The Preacher, the High Priest and the Hierophant all reside in the 9th house bringing into being religious matters, spiritual awareness. This suggests the rise of circumstances where people may rush back to formal religious obeisance in response to their circumstances. Jupiter aspects Sun from Sagittarius, somewhat softening these fears.
We note that the Sun is in Aries in the Drekkana chart (D3) (mental inclinations), we have Sun in Aries in D9 – Navamsha chart (the path of dharma) and Sun is in Aries in D27 – Saptavimsamsha (Bhamsha, strength of the moon, hence – strength of the mind) showing a certain strength in these mental inclinations. There is a suggestion of higher consciousness, higher awareness, perhaps that of Ascension and the higher dimensions. If we follow dharma in all things, we have nothing to fear. If we practice truth, right conduct, love, peace and non-violence in our business and affairs, then we will possess the protection of dharma – Dharmo Rakshathi Rakshitaha. There is nothing to fear.
Jupiter is in the 5th house – the other trikona sign to the Sun – giving the Aruda (appearance) of the 1st house, the house of the body, the state of the soul, the personality and the state of health generally.
The 5th house is the house of children, the house of intelligence, the house of uniqueness, drama and ideals. We find that Saturn and Ketu are with Jupiter in the 5th house, and very much approaching a flame-filled conjunction as Ketu acts like Mars as given in the kuja-vat-ketu rule. Dutiful Jupiter (in a hard place – retrograde in Moola nakshatra and gandanta, in that harsh knot between fire and water signs) is unable to adjudicate between warring siblings, to weak to clarify matters causing cognitive dissonance, and generally unable to give off his customary magnanimously multiplying aspects.
When Jupiter is retrograde, it produces a more internal experience of its energy. Since Jupiter is the planet of dharma, its retrograde motion enhances its spiritual side. This period can be a good one for the introspective process, studying spiritual philosophies, and doing your internal homework. This retrograde period will last from April 10th until August 11th. However, as we are looking at a New Year chart, this influence will last the entire year. (Keep in mind that Jupiter is Year Lord in this chart.)

WORK INSTRUCTION — Reproduce the astrology passage word for word, between "Jupiter is in" and "of health generally.", inclusive. The listing after this point is separate from the astrology passage.

EXERCISE DATA —
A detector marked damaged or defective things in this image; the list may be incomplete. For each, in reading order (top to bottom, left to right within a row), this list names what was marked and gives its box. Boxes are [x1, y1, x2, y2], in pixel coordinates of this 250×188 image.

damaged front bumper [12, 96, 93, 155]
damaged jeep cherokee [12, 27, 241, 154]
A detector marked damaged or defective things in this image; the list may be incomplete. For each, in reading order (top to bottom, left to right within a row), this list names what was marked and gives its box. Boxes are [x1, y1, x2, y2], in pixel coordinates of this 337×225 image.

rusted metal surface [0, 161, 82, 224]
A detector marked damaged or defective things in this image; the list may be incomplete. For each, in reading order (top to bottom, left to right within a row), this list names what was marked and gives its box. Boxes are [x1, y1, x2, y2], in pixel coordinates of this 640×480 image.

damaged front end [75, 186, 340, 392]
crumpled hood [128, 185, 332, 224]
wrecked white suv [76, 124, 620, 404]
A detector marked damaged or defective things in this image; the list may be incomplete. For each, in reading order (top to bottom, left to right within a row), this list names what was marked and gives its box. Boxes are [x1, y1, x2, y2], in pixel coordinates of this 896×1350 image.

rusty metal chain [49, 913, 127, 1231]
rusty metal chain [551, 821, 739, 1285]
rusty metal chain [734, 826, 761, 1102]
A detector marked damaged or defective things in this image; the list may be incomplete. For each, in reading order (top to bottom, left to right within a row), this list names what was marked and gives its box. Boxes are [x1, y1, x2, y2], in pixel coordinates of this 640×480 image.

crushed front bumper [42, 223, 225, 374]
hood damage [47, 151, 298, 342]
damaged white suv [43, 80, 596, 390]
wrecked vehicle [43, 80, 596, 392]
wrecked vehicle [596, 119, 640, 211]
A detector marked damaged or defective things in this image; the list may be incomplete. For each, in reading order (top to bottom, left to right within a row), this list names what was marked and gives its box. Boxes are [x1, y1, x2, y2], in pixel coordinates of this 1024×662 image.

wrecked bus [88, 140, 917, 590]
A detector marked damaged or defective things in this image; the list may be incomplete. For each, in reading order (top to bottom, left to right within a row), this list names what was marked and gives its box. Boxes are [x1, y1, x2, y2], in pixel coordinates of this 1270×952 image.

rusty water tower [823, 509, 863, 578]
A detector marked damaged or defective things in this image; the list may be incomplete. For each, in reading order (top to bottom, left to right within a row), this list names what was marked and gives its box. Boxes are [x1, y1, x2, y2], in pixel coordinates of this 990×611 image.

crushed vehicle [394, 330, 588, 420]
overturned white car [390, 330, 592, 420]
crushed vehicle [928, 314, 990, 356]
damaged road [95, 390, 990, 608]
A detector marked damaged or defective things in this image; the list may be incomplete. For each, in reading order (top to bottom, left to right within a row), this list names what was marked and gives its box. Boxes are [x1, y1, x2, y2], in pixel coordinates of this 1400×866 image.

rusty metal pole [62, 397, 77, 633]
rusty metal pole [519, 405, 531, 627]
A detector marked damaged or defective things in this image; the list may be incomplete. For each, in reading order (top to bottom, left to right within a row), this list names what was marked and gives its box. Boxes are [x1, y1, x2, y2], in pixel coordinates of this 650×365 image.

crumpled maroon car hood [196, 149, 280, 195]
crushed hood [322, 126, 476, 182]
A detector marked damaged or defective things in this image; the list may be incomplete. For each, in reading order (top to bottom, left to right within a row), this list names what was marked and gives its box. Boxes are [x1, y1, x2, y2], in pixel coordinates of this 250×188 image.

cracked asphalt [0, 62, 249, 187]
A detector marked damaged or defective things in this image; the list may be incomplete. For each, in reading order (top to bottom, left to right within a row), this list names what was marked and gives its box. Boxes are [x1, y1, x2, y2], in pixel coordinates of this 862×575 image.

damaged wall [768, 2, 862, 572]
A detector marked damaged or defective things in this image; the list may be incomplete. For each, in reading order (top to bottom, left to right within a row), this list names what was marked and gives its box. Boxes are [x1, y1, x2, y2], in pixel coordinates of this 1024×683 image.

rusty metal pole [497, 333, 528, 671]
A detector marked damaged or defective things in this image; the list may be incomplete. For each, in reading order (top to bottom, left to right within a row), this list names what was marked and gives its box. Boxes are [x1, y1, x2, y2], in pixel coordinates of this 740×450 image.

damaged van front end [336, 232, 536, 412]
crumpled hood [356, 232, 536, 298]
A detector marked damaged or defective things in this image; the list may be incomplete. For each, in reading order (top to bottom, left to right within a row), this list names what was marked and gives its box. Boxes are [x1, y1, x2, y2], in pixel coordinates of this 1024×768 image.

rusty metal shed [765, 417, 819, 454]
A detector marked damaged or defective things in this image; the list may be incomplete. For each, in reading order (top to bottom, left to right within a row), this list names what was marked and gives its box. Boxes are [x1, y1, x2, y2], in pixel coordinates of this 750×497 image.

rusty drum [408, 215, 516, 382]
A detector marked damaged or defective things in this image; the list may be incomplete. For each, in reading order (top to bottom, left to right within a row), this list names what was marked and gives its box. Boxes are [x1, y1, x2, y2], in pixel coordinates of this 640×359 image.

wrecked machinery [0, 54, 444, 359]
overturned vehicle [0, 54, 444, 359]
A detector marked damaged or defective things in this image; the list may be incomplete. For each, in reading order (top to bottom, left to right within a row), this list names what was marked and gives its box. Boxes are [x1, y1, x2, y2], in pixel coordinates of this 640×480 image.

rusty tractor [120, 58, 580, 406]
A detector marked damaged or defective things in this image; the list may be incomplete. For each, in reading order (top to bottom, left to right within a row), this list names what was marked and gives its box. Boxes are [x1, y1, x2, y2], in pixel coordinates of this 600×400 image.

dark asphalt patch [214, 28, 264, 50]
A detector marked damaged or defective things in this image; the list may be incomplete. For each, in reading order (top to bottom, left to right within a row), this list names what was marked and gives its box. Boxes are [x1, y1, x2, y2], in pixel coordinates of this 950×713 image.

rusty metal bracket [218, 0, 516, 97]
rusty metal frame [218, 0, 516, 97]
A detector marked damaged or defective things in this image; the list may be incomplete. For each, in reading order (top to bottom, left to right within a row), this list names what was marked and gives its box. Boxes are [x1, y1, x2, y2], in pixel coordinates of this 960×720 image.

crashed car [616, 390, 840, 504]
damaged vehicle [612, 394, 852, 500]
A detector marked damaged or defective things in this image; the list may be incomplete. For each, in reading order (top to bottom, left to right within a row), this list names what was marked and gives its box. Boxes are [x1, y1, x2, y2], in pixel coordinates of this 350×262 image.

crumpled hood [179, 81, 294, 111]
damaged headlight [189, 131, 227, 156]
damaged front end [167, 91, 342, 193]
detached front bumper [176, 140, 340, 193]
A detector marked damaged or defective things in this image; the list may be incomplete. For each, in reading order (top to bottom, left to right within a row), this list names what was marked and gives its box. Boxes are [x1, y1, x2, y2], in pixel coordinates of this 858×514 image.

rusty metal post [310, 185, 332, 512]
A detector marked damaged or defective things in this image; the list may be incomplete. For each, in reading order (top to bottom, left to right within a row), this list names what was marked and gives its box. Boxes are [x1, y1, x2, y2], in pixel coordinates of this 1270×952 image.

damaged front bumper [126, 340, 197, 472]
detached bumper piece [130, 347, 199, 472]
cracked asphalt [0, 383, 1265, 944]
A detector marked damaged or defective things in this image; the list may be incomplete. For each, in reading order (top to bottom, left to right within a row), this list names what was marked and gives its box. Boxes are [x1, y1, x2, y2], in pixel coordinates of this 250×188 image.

REPLY —
Jupiter is in the 5th house – the other trikona sign to the Sun – giving the Aruda (appearance) of the 1st house, the house of the body, the state of the soul, the personality and the state of health generally.